Chascarrillos. Eso es lo tuyo. Bromas maliciosas dices. Como cuando llamaste “guarro asqueroso podemita” a ese diputado que entró con rastas en el congreso; o cuando escribiste “que se joda” al enterarte que un torero había muerto en la plaza o, y esto es muy divertido, cuando gritaste que unos titiriteros que habían hecho un tal vez desafortunada representación infantil, se merecían un tiro en la nuca. Trending topic macho. El puto amo. Eso no está al alcance de cualquiera.

Ah que no fuiste tú. Que lo decían todos. Bueno, en realidad sí que fuiste tú ¿verdad? Se te mal interpretó. No te preocupes, es perfectamente comprensible. 156 caracteres dan para muy poco. ¿Cómo ibas a pensar que nadie iba a captar la sutileza de tu ironía? ¿Cómo es que no han sido capaces de captar la potencia de tu humor negro descarnado?

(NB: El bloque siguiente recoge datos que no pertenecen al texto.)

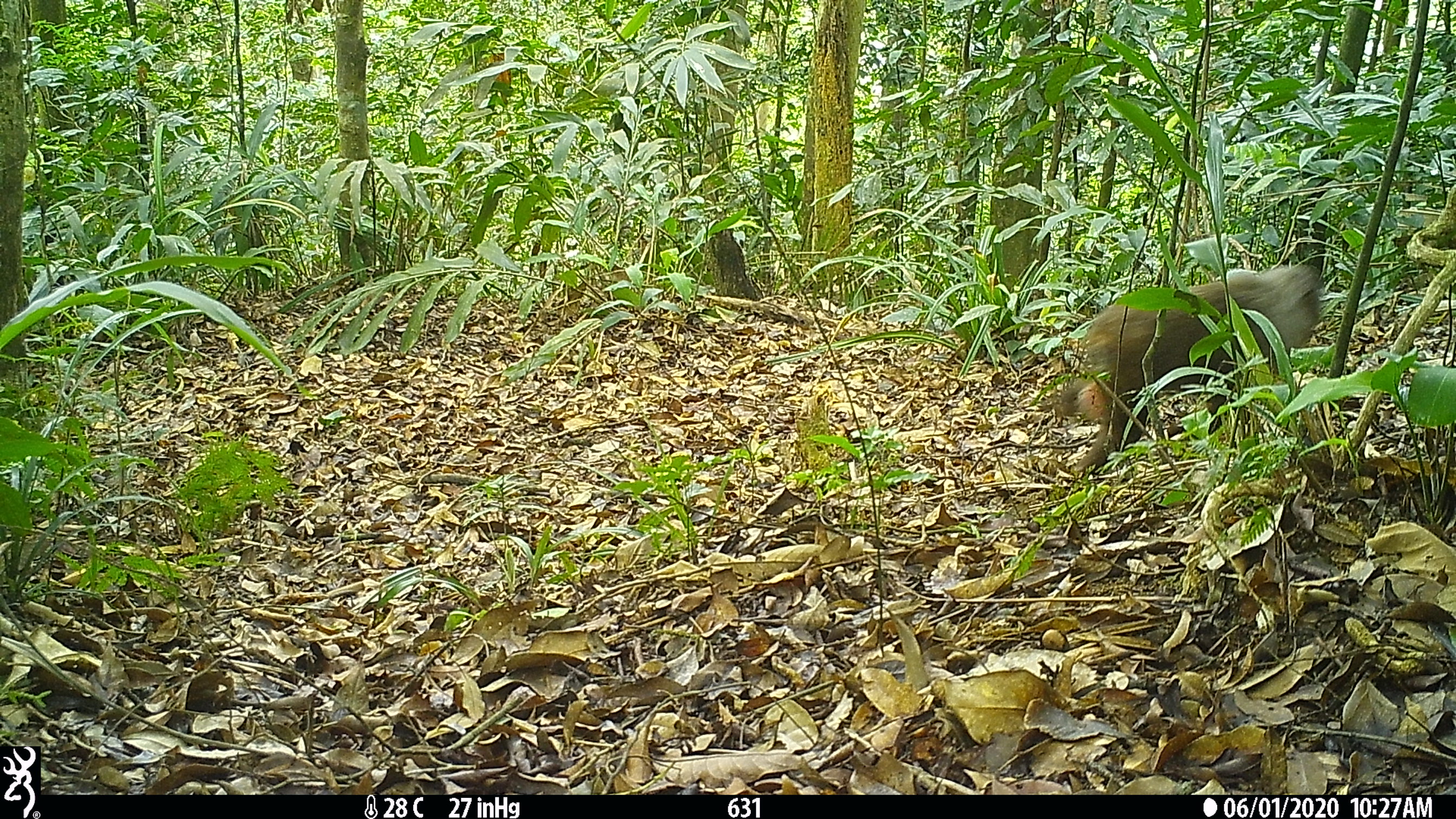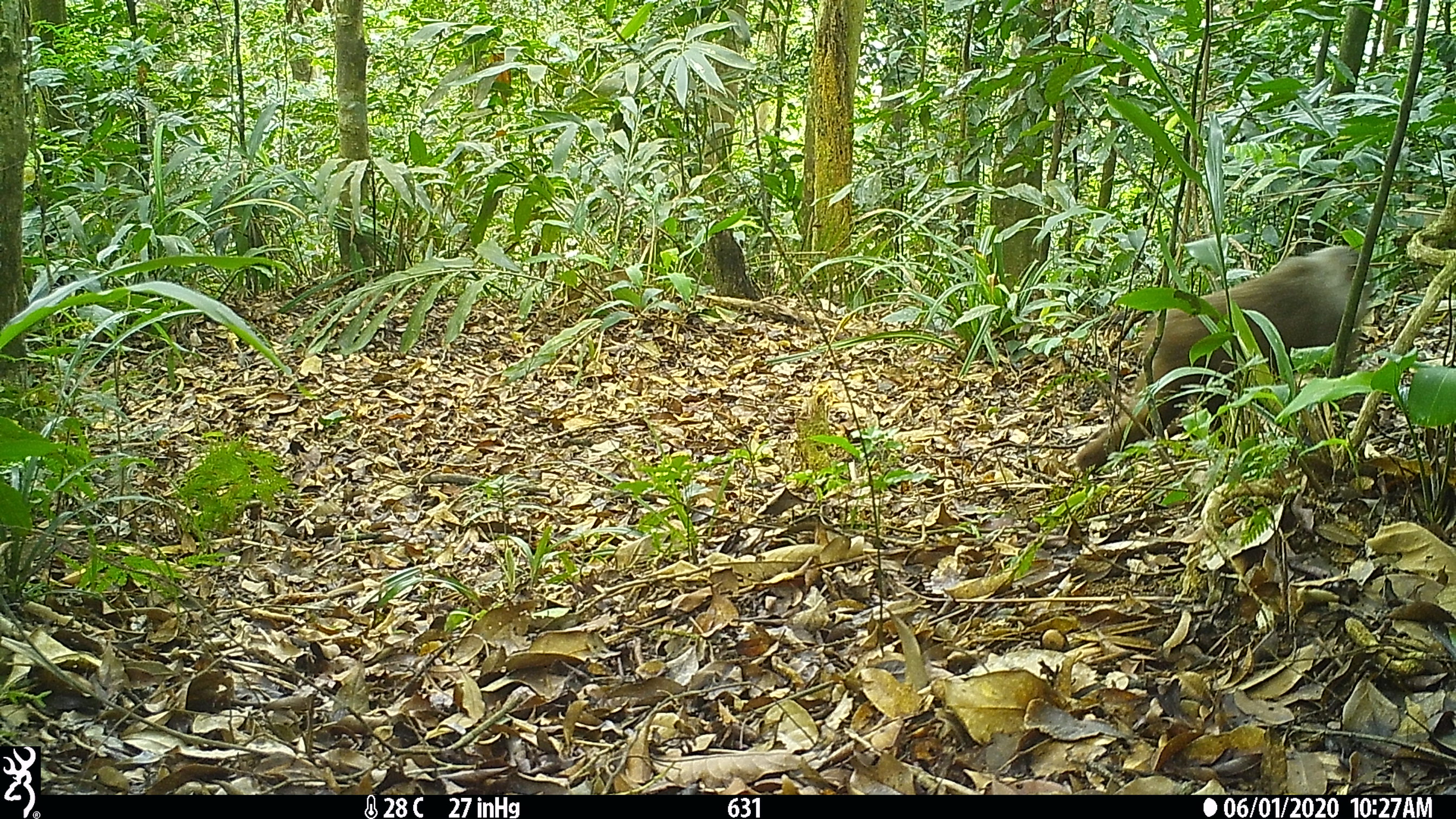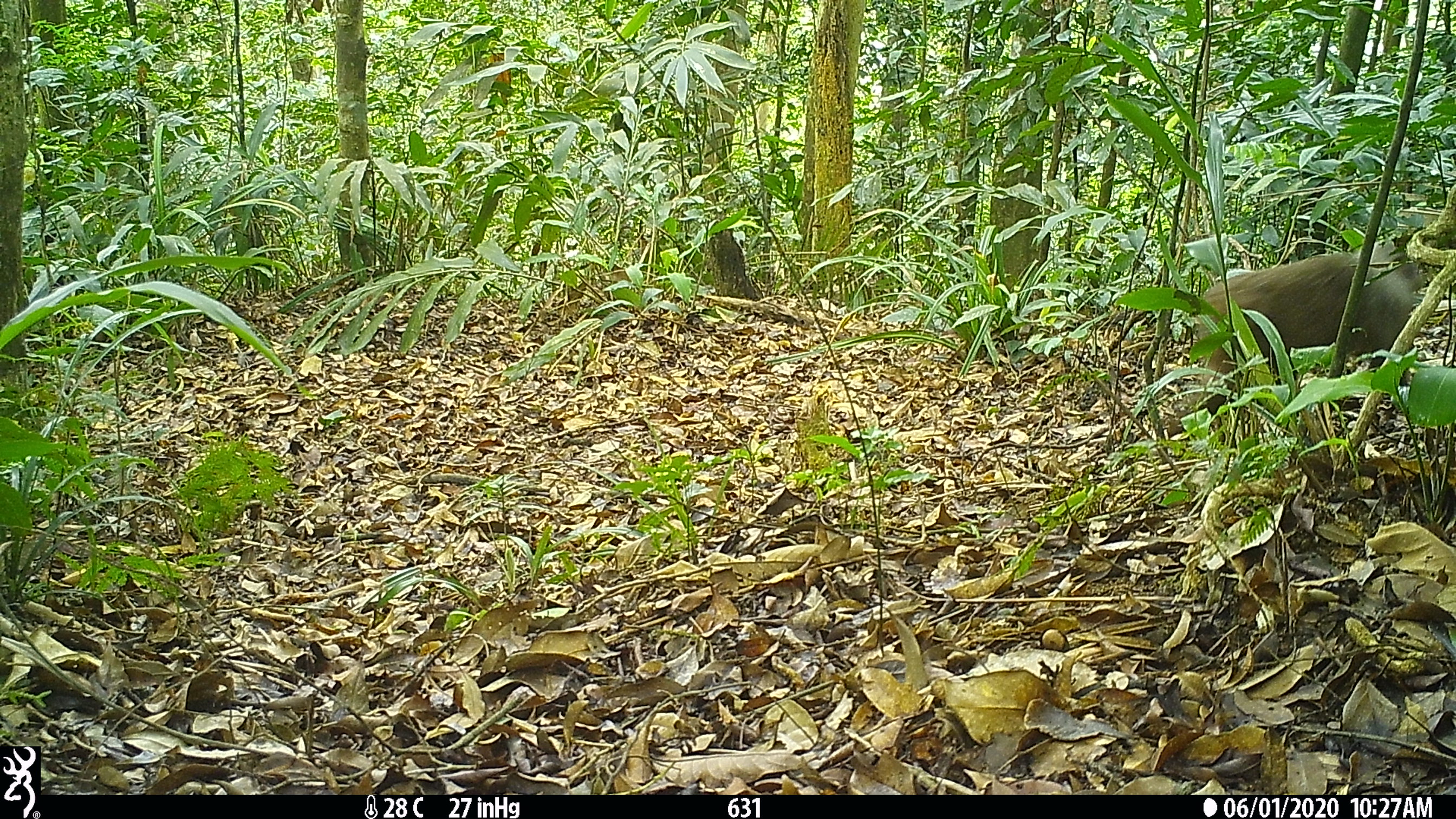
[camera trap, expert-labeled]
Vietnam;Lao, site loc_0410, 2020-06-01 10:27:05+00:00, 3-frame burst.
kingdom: Animalia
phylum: Chordata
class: Mammalia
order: Primates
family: Cercopithecidae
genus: Macaca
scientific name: Macaca arctoides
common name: stump-tailed macaque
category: stump tailed macaque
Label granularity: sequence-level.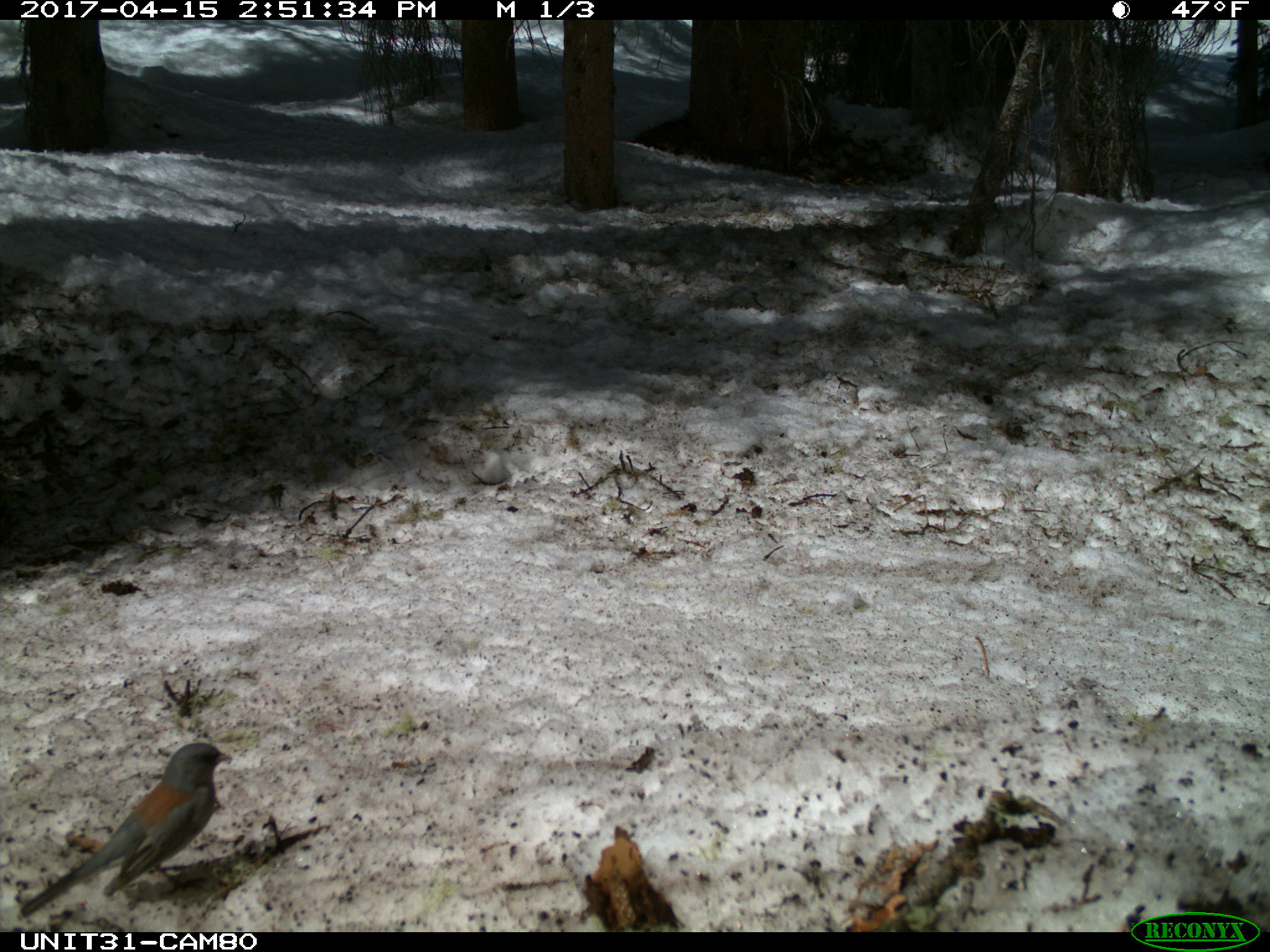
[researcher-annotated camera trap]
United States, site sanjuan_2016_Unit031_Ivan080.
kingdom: Animalia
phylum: Chordata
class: Aves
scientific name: Aves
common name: birds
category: unidentified bird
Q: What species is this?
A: Unidentified bird (birds) (Aves).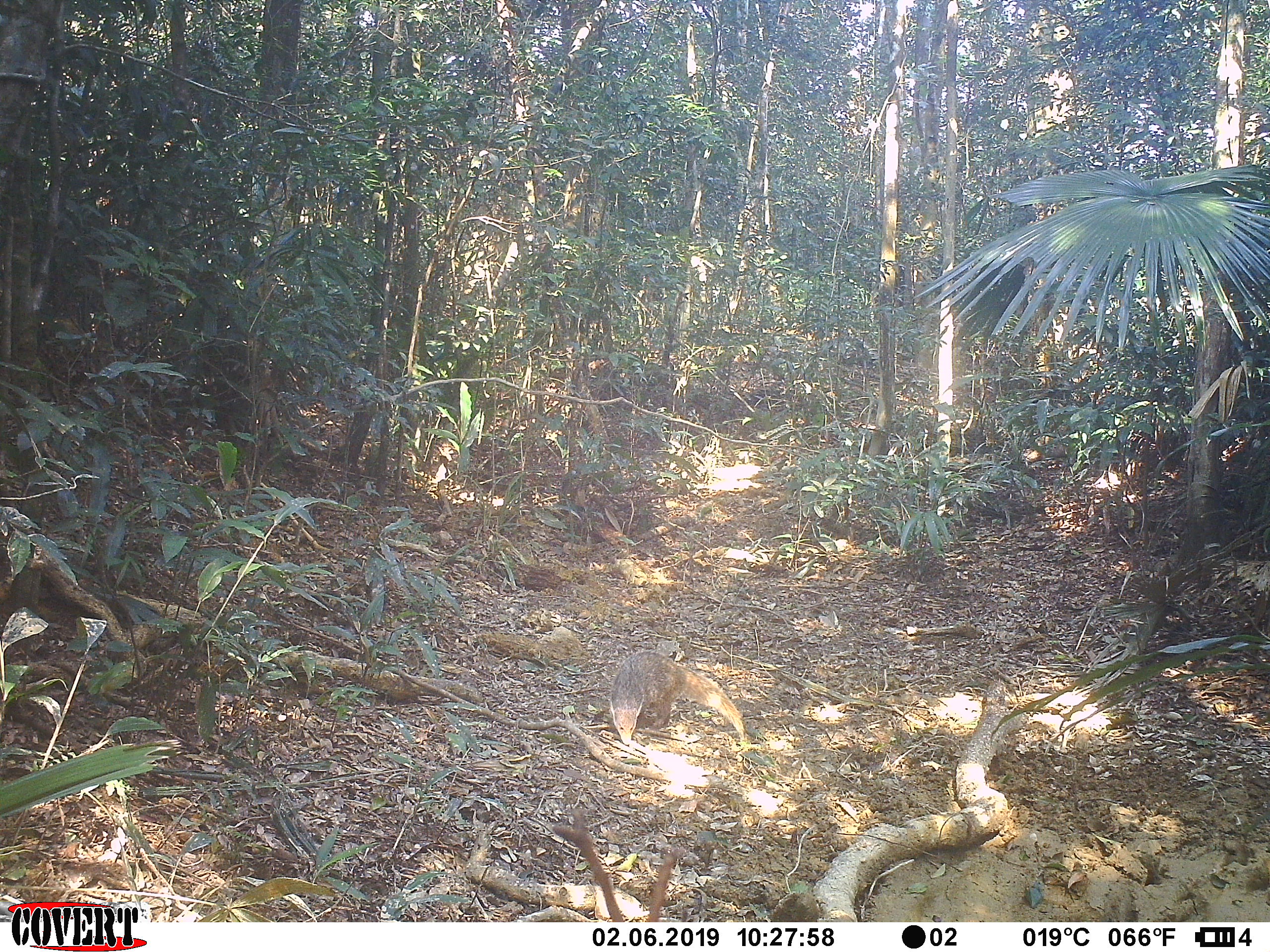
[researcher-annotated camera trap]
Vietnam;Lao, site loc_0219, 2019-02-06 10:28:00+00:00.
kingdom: Animalia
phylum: Chordata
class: Mammalia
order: Carnivora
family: Herpestidae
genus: Urva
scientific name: Urva urva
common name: crab-eating mongoose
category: crab eating mongoose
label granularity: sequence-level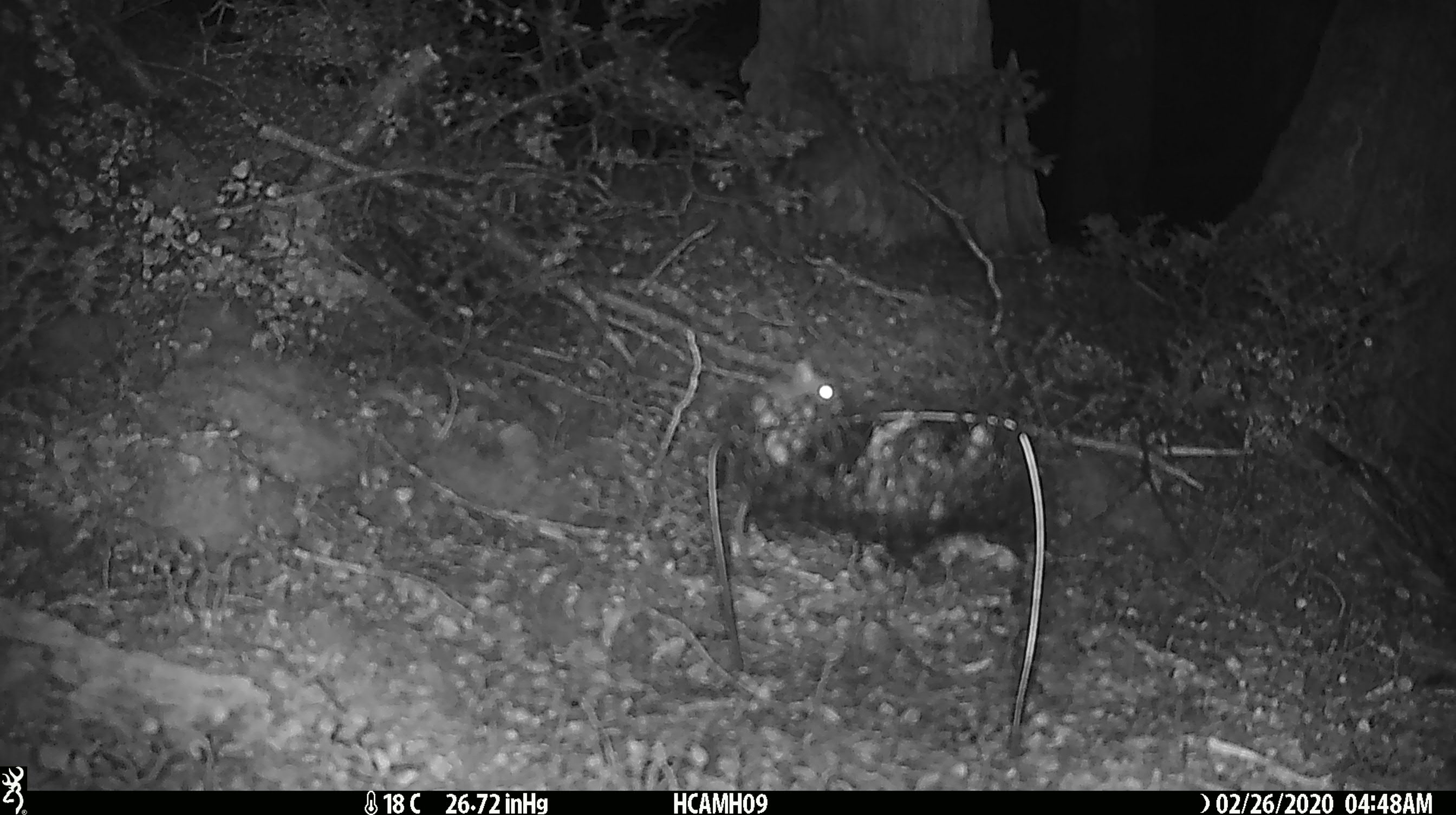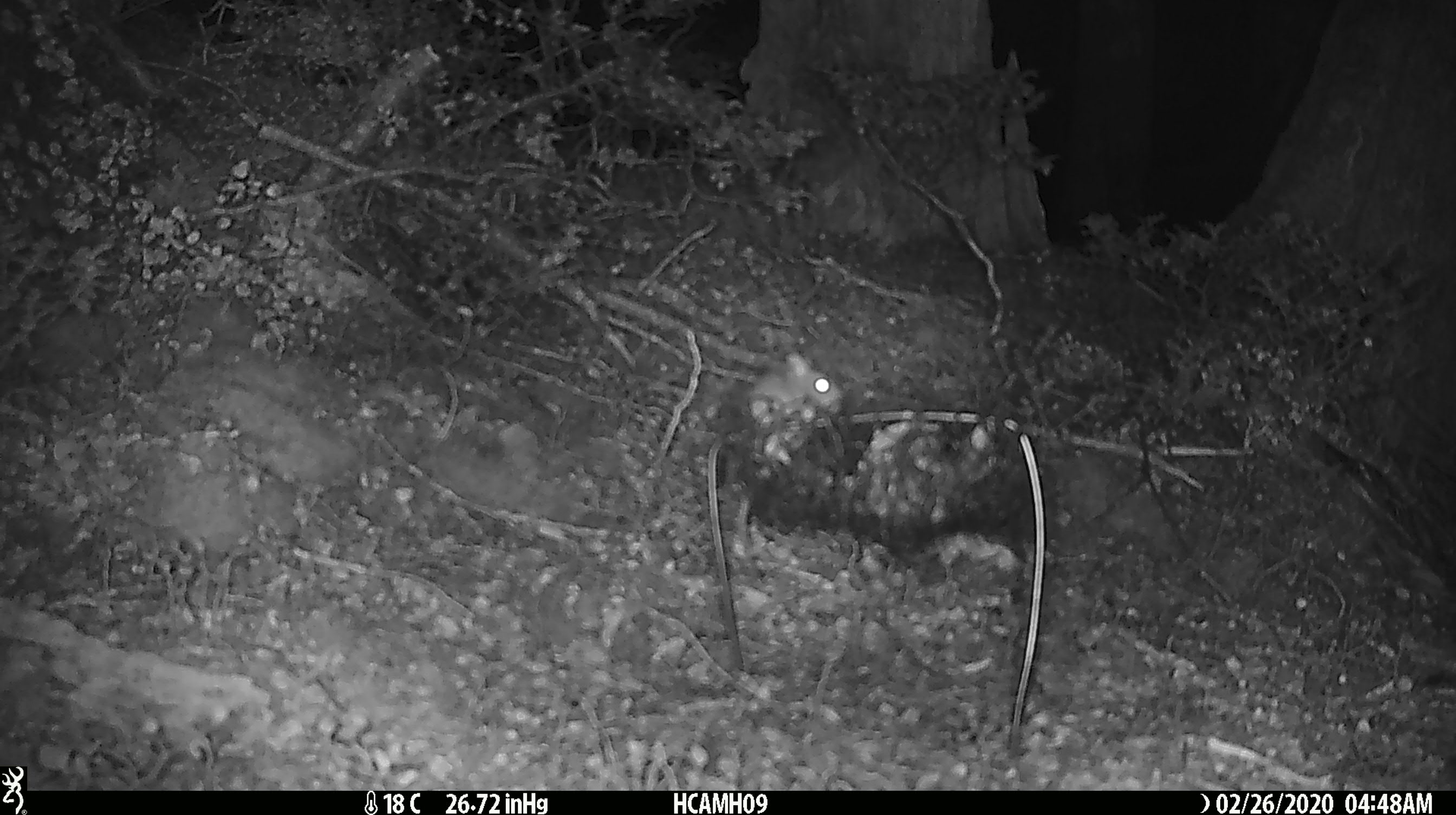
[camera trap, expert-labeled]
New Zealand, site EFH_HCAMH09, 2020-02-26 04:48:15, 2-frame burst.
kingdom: Animalia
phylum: Chordata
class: Mammalia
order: Rodentia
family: Muridae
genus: Mus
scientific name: Mus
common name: mouse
Mouse (Mus).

Te diré lo que eres. Sí, no me interrumpas, déjame que te lo explique. Eres una víctima. Sí señor, una víctima con todas la letras. No te rías, lo digo en serio.

Han atacado tu derecho a la libertad de expresión. Te han convertido en un chivo expiatorio, en un pelele de lo políticamente correcto. Tú solo has hecho lo que hace casi todo el mundo en las redes sociales. Odiar. No, no hace falta que me lo repitas. Te entendí la primera vez. Tú no odias a nadie. ¡Si ni siquiera les conoces! Sólo dices esas cosas que “te salen de dentro”. ¿La niña desaparecida? Estoy totalmente contigo. Algo habrá hecho. Claro, claro que puedes opinar, ¡Faltaría más!

Pero no te preocupes. Tengo una buena noticia para ti. No va a pasarte nada. No hagas caso a las noticias que salen en la tele. Unos días de linchamiento mediático. Eso es todo. Lo único que tienes que hacer es quedarte calladito y no hacer nada. Si puedes déjate unos días la máquina en casa. ¿No? Inténtalo, hazlo por mí. Deja de odiar. Ya lo sé que cuesta, pero te prometo que merece la pena.

¿No te sientes mejor? ¿Más ligero? Mira a tu alrededor. Acabas de recuperar la visión periférica y la perspectiva. ¿Impresiona verdad? ¿A qué no te acordabas de cómo era el mundo sin anteojeras? Respira. Respira despacio.